Her eyes went doe-scared, then wizened down to slits. “What’re you talking about?”
“Somebody tattled about what you did to Mom’s sunglasses.”
“I already been whipped for that,” she said nonchalantly. “Not much more to tell.”
“Oh, but I know more.”
“Was not playing doctor,” she said. The youngest, Sue-Ann, weakest and most full of guile, had a habit of telling the folks somebody or other was playing doctor. She didn’t know what it meant—I just barely did—but it had been true once, and she held it over everybody as her only vestige of power.
“No,” I said, “but I know what you were doing. And I won’t tell anybody.”
“You don’t know nothing,” she said. Then she accidentally poured half a-pitcher of lemonade across the side of my head and down my front. When Mom came in I was screaming and swearing like Dad did when he fixed the cars, and I was put away for life plus ninety years in the bedroom I shared with younger brother Michael. Dinner smelled better than usual that evening, but I had none of it. Somehow I wasn’t brokenhearted. It gave me time to think of a scary story for the country-colored woman on the rock.
* * * *
School was the usual mix of hell and purgatory the next day. Then the hot, dry winds cooled and the bells rang and I was on the dirt road again, across the southern hundred acres, walking in the lees and shadows of the big cotton woods. I carried my Road-Runner lunc
h pail and my pencil box and one book—a handwriting manual I hated so much I tore pieces out of it at night, to shorten its lifetime—and I walked slowly, to give my story time to gel.
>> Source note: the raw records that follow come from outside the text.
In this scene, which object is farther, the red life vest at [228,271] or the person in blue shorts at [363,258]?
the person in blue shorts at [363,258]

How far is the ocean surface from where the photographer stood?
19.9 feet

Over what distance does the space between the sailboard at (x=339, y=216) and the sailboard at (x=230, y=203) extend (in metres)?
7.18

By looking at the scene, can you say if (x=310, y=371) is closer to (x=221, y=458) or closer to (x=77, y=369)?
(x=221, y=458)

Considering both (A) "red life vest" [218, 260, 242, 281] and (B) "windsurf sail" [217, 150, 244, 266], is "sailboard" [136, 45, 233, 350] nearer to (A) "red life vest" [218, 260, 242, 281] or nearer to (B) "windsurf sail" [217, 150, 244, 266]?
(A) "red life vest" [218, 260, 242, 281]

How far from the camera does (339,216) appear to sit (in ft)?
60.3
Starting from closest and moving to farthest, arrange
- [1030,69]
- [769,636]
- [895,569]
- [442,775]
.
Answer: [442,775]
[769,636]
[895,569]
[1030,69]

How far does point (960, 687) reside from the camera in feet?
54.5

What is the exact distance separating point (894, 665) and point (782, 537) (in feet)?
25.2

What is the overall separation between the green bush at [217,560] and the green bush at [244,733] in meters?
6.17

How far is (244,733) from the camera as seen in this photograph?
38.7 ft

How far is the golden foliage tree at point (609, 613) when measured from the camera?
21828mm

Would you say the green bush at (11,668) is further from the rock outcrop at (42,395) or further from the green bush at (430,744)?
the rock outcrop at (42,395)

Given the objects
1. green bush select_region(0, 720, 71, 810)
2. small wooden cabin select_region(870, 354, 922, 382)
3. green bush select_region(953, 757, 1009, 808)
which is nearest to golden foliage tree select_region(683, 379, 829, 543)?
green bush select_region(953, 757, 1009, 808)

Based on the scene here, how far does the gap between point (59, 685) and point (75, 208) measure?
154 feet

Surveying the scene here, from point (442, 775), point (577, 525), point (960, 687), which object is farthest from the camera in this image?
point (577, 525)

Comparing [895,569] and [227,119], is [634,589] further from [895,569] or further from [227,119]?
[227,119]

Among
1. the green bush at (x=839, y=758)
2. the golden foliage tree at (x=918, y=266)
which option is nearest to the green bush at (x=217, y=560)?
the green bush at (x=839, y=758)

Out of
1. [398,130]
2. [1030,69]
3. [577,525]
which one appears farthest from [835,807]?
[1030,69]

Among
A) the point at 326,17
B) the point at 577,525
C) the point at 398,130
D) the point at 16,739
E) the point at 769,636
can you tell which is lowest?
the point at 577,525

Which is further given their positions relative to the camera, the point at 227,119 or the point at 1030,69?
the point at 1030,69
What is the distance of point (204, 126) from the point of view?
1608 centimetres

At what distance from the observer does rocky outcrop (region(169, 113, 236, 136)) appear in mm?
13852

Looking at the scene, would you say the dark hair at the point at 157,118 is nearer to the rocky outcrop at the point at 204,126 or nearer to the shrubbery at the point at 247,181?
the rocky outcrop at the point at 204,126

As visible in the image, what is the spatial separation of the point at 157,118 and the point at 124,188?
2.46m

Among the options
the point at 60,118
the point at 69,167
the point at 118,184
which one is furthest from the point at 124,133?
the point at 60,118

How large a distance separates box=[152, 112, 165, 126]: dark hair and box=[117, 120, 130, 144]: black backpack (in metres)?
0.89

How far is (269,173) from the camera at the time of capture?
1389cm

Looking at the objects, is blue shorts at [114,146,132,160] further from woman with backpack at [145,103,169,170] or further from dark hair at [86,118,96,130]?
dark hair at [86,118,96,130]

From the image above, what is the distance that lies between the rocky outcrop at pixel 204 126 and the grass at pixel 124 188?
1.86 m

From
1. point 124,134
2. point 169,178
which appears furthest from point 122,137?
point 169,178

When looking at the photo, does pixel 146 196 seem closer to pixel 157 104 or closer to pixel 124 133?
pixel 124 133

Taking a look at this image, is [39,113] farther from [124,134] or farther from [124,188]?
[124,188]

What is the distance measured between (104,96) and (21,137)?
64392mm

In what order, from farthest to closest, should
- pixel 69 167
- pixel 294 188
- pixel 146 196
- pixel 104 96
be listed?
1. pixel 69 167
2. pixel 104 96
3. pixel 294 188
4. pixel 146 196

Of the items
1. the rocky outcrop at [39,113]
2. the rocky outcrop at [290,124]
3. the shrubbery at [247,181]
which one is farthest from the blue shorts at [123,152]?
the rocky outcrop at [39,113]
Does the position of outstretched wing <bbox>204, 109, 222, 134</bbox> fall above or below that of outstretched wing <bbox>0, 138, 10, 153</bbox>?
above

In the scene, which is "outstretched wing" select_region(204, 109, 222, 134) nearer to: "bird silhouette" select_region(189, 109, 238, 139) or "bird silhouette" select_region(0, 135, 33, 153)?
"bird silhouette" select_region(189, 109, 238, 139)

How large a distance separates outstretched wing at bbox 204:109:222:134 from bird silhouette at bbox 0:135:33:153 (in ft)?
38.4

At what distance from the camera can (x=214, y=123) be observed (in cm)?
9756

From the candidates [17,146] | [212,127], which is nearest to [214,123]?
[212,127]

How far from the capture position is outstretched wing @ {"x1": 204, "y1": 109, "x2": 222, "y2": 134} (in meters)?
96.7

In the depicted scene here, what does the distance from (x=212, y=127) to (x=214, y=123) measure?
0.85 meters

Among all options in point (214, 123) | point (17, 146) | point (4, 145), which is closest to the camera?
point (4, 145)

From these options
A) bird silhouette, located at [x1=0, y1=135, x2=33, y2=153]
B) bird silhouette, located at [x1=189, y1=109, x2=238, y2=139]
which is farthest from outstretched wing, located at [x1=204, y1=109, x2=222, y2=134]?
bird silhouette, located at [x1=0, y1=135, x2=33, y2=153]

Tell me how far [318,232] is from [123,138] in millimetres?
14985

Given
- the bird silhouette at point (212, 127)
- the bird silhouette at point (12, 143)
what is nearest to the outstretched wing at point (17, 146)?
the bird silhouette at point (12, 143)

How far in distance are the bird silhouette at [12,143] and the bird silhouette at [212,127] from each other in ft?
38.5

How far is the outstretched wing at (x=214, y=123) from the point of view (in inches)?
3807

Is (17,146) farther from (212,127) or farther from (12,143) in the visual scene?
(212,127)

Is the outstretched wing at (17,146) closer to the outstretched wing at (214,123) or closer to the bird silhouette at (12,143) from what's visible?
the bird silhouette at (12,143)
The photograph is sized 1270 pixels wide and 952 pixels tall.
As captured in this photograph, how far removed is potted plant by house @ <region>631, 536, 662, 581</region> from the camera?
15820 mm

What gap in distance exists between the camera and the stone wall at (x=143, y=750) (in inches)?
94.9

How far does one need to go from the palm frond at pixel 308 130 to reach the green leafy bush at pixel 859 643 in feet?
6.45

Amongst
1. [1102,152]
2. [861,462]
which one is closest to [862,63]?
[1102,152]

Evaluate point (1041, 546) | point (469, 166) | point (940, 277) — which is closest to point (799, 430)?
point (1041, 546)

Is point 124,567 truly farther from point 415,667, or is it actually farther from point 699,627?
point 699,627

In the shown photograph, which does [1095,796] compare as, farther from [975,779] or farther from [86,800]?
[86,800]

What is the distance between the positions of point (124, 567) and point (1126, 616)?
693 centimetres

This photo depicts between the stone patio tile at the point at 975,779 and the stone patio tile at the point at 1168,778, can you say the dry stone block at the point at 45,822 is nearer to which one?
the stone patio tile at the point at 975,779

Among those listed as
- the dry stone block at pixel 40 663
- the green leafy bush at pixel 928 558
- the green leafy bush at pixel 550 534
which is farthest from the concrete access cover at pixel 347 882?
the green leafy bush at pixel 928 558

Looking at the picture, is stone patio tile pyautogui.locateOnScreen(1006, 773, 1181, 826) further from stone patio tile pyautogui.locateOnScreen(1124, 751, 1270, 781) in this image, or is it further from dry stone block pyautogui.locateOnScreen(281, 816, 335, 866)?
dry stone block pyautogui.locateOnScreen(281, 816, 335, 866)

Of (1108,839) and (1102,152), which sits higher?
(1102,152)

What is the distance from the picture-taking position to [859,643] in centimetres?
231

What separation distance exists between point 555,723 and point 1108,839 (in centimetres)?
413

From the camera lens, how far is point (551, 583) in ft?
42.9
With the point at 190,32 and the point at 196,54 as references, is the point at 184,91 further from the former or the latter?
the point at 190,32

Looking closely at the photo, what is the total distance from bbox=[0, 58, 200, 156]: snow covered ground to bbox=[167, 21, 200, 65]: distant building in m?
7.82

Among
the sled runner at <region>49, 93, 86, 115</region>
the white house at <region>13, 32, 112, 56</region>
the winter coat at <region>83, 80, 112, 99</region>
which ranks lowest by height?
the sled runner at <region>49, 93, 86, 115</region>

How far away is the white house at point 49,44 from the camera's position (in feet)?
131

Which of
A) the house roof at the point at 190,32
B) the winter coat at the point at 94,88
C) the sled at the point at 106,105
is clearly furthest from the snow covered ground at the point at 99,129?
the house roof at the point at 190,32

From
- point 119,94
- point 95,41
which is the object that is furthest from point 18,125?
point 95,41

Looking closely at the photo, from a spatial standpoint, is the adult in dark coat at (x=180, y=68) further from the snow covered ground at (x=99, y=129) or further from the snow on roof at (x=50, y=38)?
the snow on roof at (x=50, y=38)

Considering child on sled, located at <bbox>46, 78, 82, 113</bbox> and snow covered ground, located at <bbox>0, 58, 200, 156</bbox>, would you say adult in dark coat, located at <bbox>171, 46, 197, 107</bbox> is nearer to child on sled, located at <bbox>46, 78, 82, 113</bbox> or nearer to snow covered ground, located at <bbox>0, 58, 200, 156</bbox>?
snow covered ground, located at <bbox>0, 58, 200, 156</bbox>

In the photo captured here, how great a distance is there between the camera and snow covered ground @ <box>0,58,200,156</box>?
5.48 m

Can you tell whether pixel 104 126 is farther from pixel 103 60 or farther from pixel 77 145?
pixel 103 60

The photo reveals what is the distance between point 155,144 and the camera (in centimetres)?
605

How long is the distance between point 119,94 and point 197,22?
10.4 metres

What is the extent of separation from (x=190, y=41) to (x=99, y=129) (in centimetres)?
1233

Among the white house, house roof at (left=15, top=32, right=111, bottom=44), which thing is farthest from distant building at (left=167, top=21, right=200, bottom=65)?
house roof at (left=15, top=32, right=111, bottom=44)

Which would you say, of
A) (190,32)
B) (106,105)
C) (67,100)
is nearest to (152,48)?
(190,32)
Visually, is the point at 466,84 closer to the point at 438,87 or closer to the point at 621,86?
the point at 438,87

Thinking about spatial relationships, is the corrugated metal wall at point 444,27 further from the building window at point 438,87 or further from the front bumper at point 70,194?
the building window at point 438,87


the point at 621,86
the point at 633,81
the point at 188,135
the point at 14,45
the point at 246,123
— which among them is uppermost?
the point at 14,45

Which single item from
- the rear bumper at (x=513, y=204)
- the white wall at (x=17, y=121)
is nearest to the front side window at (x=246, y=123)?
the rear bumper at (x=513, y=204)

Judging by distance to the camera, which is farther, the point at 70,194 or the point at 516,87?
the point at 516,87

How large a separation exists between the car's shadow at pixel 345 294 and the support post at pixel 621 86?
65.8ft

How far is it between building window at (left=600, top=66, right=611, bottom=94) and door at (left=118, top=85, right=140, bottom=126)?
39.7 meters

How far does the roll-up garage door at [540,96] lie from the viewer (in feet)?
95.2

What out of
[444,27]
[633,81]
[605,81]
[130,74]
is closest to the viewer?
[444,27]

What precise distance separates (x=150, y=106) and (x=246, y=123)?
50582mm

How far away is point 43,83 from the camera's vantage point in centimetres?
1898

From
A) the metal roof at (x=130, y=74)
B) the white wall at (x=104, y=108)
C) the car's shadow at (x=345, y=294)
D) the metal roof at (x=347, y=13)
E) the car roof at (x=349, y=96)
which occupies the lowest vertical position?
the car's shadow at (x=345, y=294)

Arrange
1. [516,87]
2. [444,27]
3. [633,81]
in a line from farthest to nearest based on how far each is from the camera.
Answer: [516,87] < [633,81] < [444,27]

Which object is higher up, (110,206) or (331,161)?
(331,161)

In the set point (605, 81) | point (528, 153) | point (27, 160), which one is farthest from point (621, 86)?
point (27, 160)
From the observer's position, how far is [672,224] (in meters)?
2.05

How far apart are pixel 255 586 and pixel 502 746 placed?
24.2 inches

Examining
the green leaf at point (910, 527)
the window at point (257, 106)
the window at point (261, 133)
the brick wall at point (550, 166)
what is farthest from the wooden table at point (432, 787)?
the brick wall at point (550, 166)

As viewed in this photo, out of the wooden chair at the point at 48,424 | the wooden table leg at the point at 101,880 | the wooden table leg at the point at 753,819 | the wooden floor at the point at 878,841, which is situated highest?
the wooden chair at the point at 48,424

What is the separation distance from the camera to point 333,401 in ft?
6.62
She was leaning up against a tree, not far from the rock. Looking back, I can see she was not so old as a boy of eight years thought. Now I see her lissome beauty and grace, despite the dominance of grey in her reddish hair, despite the crow’s-feet around her eyes and the smile-haunts around her lips. But to the eight-year-old she was simply a peculiar crone. And he had a story to tell her, he thought, that would age her unto graveside.
“Hello, boy,” she said.
“Hi.” I sat on the rock.
“I can see you’ve been thinking,” she said.